The early masonry buildings are survived by the impressive cathedral ruin of St Magnus in the village of Kirkjubøur on the island of Streymoy. The building was started in 1300, and still stands today, roofless but semi-protected for on-going repair work since 1997. The hard basalt stones are mortared with a shell lime material made from shell sand that makes up some of the local beaches.

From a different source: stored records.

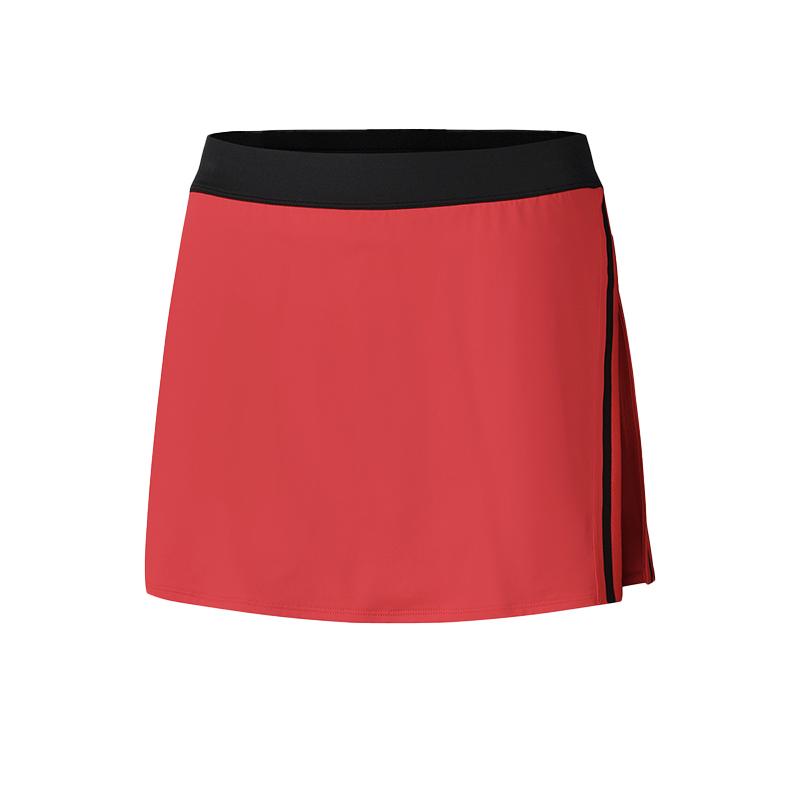 

New FILA Athletics Tennis Casual Short Skirts Women s Light Berry Red A11W523310FRD 170/70A/L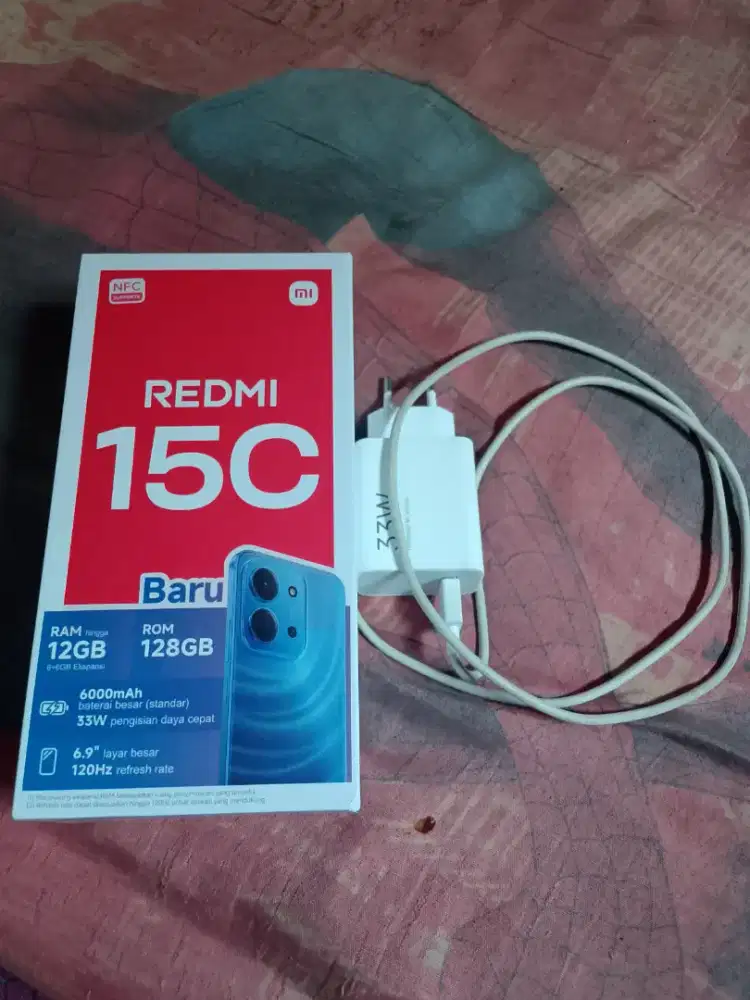 Xiaomi redmi 15c fullset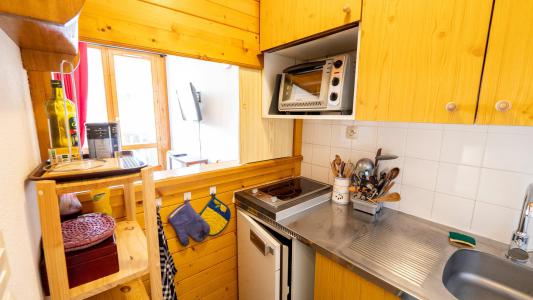 Vacanze in montagna Studio con alcova per 4 persone (A-44) - Résidence le Thabor - Valfréjus - Cucina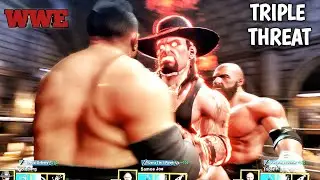 Triple Threat | WWE 2K Battlegrounds.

The shell sand was burnt for quicklime and added to the beach deposit (aggregate) to make the bedding mortar for the large stones. The shell sand was also used in its raw state as internal flooring of the early houses.

In the UK there is historic evidence of shell lime mortars in Scotland, where the geology proved challenging in some areas to use a lime rock for production:

 Scottish lime, particularly in the Western Isles, was also produced from sea shell. When burnt in a kiln, the shells are reduced to lime. The loose nature of the material allows it to burn easily and completely, so that the lime produced is not contaminated with lumps of un-burnt lime. This produced a very high quality and pure (or feebly hydraulic) lime that was particularly good for internal plaster work’

Clare Torney – Lime Mortars in Traditional Buildings – Historic Scotland

Local Works Studio - Shellcrete tile (detail)

It is possible to use oyster shells as a source material for lime production. They can make a beautiful mortar that is very pure and easy to work with. These findings correspond with historic text that oyster lime is a very fine material, possibly saved just for the best work such as internal plastering and decorative applications.

Local Works Studio are always looking to develop new and forgotten materials, using local waste and by-products.  We feel there is much more potential for vernacular crafts to contribute to current and future practice and materials, especially concerning the use of waste and sustainable principles.